What the exercise asks
Read through the data and report every line in which the word "last" occurs.

(Data excerpts)
*** Begin section ***
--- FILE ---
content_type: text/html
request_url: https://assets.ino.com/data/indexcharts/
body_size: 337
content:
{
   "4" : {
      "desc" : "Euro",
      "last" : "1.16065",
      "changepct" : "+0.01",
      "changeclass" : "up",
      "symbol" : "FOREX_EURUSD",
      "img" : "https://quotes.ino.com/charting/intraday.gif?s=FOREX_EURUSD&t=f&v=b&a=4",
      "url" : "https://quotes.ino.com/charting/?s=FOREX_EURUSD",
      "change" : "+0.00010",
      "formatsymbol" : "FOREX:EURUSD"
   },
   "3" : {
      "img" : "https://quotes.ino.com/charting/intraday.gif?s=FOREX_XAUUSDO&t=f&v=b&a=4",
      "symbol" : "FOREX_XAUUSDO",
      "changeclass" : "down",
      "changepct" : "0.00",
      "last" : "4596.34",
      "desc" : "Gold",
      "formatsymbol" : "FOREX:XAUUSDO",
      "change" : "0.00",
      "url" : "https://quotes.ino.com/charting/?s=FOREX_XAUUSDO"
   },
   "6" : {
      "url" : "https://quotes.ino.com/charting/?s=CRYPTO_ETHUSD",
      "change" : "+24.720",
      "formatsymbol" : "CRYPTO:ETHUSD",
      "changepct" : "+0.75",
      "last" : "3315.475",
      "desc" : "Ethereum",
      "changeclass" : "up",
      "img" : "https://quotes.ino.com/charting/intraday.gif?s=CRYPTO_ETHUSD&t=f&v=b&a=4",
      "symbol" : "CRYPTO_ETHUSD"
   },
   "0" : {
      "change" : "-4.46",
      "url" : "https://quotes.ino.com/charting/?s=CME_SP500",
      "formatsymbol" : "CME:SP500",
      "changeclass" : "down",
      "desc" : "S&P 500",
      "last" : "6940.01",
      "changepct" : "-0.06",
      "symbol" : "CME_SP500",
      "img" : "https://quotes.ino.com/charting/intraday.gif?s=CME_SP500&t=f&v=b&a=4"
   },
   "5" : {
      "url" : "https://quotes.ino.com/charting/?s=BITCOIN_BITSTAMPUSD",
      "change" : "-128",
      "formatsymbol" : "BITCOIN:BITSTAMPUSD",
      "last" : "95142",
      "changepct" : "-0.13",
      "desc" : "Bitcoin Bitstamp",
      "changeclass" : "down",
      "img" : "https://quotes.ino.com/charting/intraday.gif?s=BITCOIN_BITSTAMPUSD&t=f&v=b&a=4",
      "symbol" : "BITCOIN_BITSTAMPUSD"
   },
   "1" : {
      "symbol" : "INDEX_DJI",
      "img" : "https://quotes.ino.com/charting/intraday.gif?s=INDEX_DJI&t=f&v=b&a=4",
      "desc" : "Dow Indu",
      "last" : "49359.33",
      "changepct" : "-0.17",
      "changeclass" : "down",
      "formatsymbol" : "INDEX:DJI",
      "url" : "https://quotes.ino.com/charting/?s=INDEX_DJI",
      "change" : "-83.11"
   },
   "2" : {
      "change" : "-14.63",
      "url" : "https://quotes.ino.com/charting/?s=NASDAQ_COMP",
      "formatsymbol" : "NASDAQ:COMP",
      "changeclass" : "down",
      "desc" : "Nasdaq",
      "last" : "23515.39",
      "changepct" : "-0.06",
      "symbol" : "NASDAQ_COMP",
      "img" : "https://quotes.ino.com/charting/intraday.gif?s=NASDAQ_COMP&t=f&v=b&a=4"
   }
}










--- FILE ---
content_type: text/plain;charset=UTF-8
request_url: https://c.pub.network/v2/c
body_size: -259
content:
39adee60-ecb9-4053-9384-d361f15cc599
*** End section ***
*** Begin section ***
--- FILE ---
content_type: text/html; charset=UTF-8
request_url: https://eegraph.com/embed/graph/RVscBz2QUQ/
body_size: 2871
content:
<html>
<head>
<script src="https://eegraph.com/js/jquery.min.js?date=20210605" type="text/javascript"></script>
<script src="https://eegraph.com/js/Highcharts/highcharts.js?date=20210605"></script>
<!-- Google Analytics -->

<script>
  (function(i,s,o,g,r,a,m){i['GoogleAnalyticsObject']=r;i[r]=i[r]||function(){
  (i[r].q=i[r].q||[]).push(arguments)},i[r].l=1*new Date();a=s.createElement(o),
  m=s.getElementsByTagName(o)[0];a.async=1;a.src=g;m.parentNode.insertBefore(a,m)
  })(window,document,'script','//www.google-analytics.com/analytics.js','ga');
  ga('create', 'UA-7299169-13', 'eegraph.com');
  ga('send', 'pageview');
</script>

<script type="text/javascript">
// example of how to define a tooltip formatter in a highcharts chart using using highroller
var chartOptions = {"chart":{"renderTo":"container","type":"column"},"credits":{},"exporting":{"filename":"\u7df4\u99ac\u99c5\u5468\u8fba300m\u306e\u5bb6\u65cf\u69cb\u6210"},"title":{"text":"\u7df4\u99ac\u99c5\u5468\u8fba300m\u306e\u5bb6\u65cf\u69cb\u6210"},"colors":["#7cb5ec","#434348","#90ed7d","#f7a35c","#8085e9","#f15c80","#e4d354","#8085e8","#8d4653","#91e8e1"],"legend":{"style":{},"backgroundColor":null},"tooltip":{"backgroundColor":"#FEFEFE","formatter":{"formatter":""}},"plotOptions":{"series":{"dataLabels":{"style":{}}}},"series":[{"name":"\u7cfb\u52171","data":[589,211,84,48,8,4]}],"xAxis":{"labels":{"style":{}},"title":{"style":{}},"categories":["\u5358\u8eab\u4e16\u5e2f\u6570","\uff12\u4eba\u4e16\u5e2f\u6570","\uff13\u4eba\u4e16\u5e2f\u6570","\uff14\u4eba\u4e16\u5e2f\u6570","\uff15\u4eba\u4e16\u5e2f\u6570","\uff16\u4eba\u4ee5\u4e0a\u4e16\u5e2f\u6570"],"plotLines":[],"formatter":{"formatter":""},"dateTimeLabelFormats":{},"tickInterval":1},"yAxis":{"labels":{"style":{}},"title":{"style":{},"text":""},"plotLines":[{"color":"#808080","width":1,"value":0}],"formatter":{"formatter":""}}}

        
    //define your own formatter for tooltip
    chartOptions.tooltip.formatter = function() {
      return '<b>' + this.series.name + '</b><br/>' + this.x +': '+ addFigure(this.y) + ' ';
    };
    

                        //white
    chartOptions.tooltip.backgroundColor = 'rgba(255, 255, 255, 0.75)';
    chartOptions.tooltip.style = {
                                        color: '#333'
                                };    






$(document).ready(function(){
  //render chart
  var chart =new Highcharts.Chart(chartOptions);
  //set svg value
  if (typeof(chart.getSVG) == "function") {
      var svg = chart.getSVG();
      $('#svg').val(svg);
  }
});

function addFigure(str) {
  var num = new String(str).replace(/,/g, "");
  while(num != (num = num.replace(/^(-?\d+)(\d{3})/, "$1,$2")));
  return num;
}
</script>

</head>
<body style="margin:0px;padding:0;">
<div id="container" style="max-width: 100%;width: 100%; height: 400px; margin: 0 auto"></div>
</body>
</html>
*** End section ***
*** Begin section ***
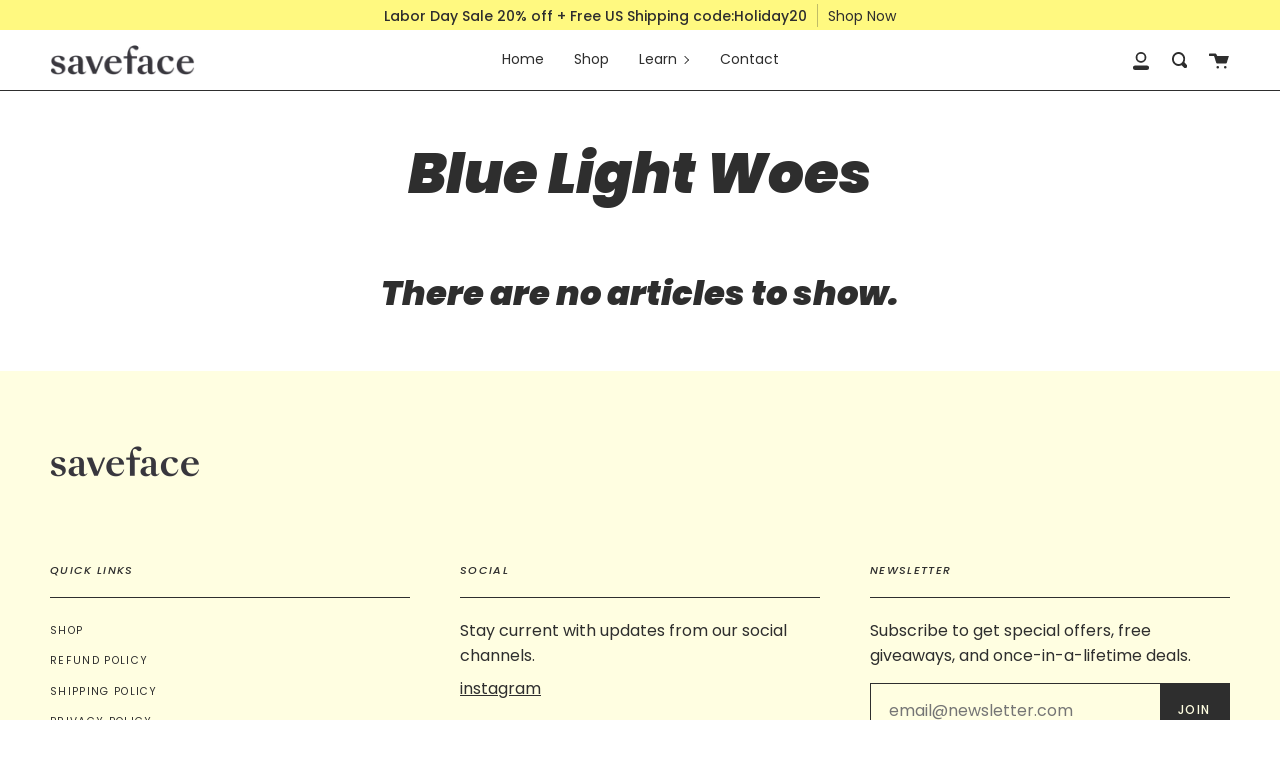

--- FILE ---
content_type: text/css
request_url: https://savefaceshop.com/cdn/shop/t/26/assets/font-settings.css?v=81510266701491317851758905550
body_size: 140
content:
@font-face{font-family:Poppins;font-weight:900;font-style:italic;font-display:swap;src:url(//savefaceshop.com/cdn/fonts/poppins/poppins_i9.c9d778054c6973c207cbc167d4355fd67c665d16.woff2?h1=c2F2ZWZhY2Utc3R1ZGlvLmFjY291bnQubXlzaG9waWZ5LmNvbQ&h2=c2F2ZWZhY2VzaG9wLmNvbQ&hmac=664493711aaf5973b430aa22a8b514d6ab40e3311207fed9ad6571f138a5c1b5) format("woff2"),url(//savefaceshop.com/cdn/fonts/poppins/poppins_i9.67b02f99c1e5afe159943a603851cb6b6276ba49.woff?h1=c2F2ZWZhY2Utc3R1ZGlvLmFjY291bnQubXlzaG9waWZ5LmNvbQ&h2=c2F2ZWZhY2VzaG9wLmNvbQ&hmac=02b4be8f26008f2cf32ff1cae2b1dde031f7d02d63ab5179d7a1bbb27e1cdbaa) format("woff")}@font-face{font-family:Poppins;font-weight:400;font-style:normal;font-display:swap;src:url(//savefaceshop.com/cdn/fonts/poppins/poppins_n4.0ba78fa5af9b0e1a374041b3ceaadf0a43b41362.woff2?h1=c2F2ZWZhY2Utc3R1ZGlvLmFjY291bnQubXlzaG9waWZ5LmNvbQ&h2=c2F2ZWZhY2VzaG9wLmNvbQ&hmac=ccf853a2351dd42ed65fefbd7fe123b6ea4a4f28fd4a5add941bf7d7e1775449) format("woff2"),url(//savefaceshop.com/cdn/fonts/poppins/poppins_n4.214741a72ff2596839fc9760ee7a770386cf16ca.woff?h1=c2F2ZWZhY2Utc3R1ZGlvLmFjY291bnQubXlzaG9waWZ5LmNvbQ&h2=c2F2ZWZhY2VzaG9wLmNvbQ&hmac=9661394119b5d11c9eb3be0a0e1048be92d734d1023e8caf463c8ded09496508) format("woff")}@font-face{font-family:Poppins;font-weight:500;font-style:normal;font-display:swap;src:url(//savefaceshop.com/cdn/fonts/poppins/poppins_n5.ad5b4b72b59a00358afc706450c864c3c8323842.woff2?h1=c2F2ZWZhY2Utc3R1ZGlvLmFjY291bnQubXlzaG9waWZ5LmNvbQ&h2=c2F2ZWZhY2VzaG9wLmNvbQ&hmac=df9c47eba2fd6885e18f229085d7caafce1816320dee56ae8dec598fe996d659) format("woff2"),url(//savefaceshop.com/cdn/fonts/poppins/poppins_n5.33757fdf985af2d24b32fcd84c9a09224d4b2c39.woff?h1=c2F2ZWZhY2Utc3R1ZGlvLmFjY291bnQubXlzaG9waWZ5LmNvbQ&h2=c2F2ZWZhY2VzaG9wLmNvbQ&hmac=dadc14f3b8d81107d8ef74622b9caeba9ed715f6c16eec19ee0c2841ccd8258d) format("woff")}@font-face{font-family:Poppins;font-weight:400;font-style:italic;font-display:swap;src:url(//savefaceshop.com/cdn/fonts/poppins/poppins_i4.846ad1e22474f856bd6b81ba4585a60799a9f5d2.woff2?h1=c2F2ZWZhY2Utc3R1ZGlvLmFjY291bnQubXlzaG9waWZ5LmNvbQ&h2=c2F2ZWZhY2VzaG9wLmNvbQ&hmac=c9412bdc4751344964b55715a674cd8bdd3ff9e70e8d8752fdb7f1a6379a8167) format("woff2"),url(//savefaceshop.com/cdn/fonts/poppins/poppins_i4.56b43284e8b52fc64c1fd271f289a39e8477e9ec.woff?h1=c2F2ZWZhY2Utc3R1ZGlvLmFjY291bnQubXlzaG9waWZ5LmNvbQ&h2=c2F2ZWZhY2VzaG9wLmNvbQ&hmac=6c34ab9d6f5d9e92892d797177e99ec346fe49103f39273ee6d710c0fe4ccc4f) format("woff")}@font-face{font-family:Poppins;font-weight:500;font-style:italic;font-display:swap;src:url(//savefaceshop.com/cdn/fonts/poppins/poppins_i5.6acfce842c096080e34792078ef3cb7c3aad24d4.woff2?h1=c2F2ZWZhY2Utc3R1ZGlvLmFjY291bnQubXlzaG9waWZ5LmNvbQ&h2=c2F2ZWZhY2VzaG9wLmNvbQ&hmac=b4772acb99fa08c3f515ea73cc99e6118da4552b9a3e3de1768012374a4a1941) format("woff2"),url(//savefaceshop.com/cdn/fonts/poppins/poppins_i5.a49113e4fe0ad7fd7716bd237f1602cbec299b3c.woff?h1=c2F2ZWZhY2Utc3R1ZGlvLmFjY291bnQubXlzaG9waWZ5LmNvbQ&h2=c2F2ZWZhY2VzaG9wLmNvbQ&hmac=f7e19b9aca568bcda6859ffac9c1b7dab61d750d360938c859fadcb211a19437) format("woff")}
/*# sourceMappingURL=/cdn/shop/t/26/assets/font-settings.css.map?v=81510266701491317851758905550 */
*** End section ***
Task result
      "last" : "1.16065",
      "last" : "4596.34",
      "last" : "3315.475",
      "last" : "6940.01",
      "last" : "95142",
      "last" : "49359.33",
      "last" : "23515.39",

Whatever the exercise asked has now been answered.